### Experiment 1: Poisson model simulation

Here, we examined the performance of the functional connectivity analysis methods using a dataset generated by simulating a network of GLM-based spike response models. We designed an artificial neuronal network of 15 neurons (Fig 1a) consisting of three groups of neurons, G1, G2, and G3, each of which consisted of five neurons. This is a recurrent network: G1 \(\rightarrow\) G2 \(\rightarrow\) G3 \(\rightarrow\) G1. From G1 to G2, there are ten excitatory connections among 25 pairs of pre- and post-synaptic neurons. Similarly from G2 to G3, there are ten excitatory connections among 25 pairs, and from G3 to G1, there are ten inhibitory connections among 25 pairs. There is no connection between neurons belonging to the same group. The activity of each neuron was simply determined by a GLM-based spike response model, Eqs. (1) and (2), with the complementary log-log link function that simulates a Poisson spike model. Each neuron also received an external white Poisson input of around 50–150 Hz independently from the external input to the other neurons. This assumption that the external input was independent between neurons is slightly different from the one assumed by our GLM model, in which the external input is shared by the observed neurons. However, as this situation of independent Poisson inputs is much simpler, our GLM-based spike response model can deal with it by just removing the estimation procedure of the external input (“Estimation of external input” section). The activities of all 15 neurons were observed at a sampling frequency of 200 Hz. With these settings, we obtained from 0.6 to 2 spikes on average per neuron per 1 s (200 observation time-samples).

First, we compared results of the sparse and non-sparse estimation methods for GLM. We selected spike train data of 2000 and 10,000 samples from the simulated data for training and 10,000 samples for validation. The sample numbers in both cases are considerably shorter than some typical cases; as a reference, Kim et al. [7] used 50,000 samples to demonstrate their method. When using 50,000 samples, we found our method achieved 100 % accuracy, although the results are not shown here.

We compared two types of regularization, group lasso (gl) and L2 (l2) for GLM, corresponding to sparse and non-sparse estimation, respectively. We also used L1 regularization, but did not show its results because the performance with L1 was comparable to that of group lasso. We also compared two link functions, logistic (lr) and Poisson (pr); here *Poisson* stands for the complementary log-log link function that simulates Poisson spikes. The SRFs were estimated using the training data with various hyperparameters that determine the strength of regularization.

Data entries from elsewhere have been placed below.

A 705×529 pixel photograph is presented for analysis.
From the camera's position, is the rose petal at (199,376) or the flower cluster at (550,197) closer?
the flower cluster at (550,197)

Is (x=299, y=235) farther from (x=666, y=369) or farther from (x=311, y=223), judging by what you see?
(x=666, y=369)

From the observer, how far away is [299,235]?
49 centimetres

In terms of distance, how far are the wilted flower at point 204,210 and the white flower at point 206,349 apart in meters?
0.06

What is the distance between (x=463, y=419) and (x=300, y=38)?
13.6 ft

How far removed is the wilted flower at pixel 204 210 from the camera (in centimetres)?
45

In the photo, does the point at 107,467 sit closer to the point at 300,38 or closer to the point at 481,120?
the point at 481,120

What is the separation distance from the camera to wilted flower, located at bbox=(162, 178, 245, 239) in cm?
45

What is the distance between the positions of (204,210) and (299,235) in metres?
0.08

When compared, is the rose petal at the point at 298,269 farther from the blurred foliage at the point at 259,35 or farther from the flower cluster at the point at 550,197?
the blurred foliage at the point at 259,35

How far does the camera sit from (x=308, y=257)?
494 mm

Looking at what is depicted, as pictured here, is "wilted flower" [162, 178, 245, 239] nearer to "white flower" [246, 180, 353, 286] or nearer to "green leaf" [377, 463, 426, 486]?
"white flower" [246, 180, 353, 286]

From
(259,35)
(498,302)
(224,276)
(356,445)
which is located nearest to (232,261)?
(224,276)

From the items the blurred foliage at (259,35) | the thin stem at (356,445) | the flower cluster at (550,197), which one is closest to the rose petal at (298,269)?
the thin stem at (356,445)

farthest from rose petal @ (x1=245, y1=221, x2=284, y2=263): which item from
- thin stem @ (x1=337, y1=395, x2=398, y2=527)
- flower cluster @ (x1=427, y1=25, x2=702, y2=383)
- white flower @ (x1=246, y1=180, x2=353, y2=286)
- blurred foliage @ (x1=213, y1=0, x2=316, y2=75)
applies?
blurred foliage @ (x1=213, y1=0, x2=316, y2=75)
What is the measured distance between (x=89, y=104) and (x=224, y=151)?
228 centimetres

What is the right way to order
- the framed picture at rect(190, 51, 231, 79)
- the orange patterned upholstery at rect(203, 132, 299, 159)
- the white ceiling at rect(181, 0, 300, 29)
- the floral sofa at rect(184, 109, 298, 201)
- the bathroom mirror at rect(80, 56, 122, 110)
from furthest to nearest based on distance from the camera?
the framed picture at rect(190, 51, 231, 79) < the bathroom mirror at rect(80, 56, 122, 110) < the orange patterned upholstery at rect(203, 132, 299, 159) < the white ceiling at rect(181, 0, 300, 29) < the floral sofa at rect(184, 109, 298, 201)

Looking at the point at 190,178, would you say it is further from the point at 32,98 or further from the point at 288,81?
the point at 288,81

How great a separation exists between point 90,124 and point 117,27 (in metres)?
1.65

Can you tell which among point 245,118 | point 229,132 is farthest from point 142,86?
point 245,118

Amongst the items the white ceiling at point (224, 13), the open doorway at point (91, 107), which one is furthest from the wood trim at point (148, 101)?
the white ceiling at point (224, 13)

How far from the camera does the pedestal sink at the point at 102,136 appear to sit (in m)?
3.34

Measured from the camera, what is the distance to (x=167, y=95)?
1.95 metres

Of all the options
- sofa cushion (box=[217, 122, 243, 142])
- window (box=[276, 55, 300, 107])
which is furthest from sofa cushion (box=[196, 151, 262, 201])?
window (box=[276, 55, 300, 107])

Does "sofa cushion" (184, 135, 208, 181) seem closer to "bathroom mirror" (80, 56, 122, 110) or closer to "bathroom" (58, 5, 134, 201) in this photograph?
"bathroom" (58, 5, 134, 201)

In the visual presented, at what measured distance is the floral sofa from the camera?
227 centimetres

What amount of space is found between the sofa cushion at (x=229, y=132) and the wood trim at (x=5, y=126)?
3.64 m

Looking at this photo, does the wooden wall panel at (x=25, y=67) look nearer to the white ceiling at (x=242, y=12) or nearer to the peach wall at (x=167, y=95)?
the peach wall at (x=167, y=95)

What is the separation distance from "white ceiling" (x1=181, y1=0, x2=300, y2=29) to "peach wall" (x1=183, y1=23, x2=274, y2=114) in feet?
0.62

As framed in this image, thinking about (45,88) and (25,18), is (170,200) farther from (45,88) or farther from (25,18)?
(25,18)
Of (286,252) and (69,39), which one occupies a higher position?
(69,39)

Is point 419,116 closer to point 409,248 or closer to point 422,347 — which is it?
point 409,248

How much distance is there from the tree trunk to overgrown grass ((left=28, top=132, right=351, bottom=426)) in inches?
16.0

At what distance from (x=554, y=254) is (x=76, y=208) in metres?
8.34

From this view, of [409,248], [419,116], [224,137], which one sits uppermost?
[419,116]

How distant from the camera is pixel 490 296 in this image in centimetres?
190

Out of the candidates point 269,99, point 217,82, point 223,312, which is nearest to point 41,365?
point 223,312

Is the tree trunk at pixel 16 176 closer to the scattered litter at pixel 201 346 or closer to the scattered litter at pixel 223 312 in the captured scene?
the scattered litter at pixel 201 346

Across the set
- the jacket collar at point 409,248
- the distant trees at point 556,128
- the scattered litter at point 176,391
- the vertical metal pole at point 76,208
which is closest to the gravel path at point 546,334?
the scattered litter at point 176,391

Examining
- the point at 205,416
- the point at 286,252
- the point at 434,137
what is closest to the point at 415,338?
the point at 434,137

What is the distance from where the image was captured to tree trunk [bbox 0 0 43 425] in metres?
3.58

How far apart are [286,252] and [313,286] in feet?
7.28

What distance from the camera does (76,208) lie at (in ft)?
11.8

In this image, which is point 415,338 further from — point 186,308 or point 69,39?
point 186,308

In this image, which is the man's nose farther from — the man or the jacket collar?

The estimated SRFs were evaluated with two criteria, detection accuracy of the true functional connectivity and fitness to unseen data; detection accuracy is shown as a receiver operating characteristic (ROC) curve and the area under the curve (AUC) score, whereas fitness is given by the log-likelihood for the 10,000 samples for validation. In sparse estimation like with group lasso regularization, some statistics like *Peak* may be exactly zero for some connections. Although a naive threshold to detect functional connectivity based on such statistics would be zero, setting a non-zero threshold can in fact produce better functional connectivity estimations. Therefore, we evaluated ROC and AUC by changing the threshold value even for sparse estimation methods.

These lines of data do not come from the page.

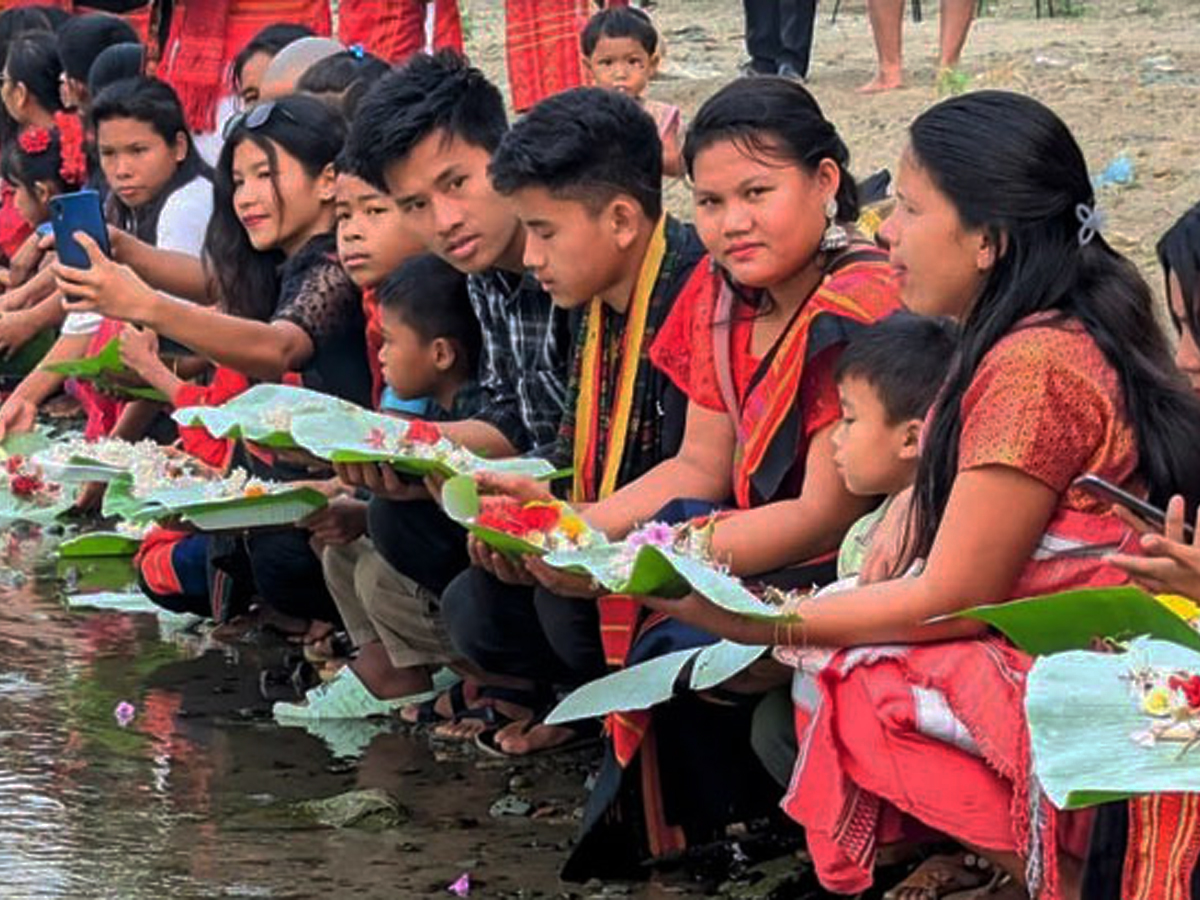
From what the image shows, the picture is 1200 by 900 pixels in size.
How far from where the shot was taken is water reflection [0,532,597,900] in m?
4.46

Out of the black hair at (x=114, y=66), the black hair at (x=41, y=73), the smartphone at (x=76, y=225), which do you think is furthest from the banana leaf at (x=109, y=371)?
the black hair at (x=41, y=73)

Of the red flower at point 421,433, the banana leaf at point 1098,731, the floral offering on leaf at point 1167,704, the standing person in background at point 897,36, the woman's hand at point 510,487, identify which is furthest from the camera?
the standing person in background at point 897,36

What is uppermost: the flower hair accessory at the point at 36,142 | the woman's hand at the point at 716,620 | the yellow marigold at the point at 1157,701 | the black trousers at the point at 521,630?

Figure 1 shows the results. In all aspects, logistic and Poisson link functions did not show any significant differences whereas the difference between sparse and non-sparse estimation was fairly large. When the hyperparameter was determined to increase the fitness to the validation data, the connectivity detection performance was poor as shown in the ROC curves (b) and (e). As shown in the panels (c) and (f), the best hyperparameters in terms of the detection accuracy or AUC were smaller than those for the largest fitness (marked). The AUC could be made larger by arbitrarily setting the hyperparameter to a smaller value. With respect to the fitness, the best model was achieved by group lasso in both sizes of training data, 2000 and 10,000 as shown in (d) and (g), respectively. With respect to the detection accuracy, the best AUC with the L2 regularization (AUC=0.88) was better than that with group lasso (AUC=0.85) for \(T=2000\), and the best AUCs were 1.0 with both L2 and group lasso for \(T=10{,}000\) as shown in (c) and (f), respectively. More importantly, L2 regularization performed well for a wide range of hyperparameters, while group lasso with non-optimal hyperparameters performed noticeably worse than the best performance.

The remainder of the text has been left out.